CAPRI

Enciclopedia dell' Arte Antica (1959)

Vedi CAPRI dell'anno: 1959 - 1994

CAPRI (Capreae, più rar. Caprea; Καπρέαι, αἱ Καπρίαι, ἡ Καπρίη, ἡ Καπρία, Καπρέα)

L. Rocchetti

Isola del golfo di Napoli, centro importante già nel periodo preistorico del quale tracce cospicue furono messe in luce già dai Romani durante l'erezione del palazzo imperiale di Augusto (Suet., Vita Aug., 72). Nel 1905 sono state scoperte a Valle Tragara ossa gigantesche di Elephas Primigenius, Rhinoceros Merckî, Ursus Spelaeus, insieme a cuspidi di selce e quarzite scheggiate e appuntite, triangolari e amigdaloidi di tipo chelleano e musteriano, che indicano la contemporaneità di tali animali e dell'uomo paleolitico, cinquantamila anni fa. Dopo un periodo di sconvolgimenti tellurici durante i quali la zona fu sommersa dal mare e staccata dal continente, dopo i cataclismi vulcanici, le cui tracce sono visibili nella stratificazione dell'isola, e che dettero a tutto il golfo di Napoli l'aspetto odierno, gli uomini dell'Età della Pietra hanno lasciato tracce molto evidenti all'aperto e nelle caverne, specialmente nella cosiddetta Grotta delle Felci, un riparo sotto roccia al disopra di Marina Piccola, la cui posizione dominante e comoda, ha permesso un lungo e prolungato soggiorno alle tribù delle Età della Pietra e del Bronzo. Gli scavi hanno recuperato diverso materiale, tra cui i tipici pugnali neolitici in selce, lisciatoi, raschiatoi in ossidiana, frammenti di ceramica in argilla finissima chiara e ceramica di argilla figulina rossa grossolana.
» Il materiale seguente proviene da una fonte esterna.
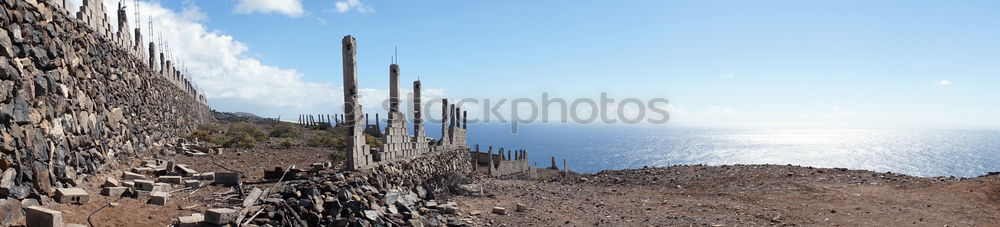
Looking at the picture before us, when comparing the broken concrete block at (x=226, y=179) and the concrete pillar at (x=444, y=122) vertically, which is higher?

Nella grotta sono stati trovati anche due ciottoli di calcare locale bianco e di forma appiattita, su cui è rappresentata, dipinta in ocra rossa, la figura umana nella forma estrema della schematizzazione, secondo la forma ad arco. Altro materiale preistorico è stato raccolto in varie località dell'isola.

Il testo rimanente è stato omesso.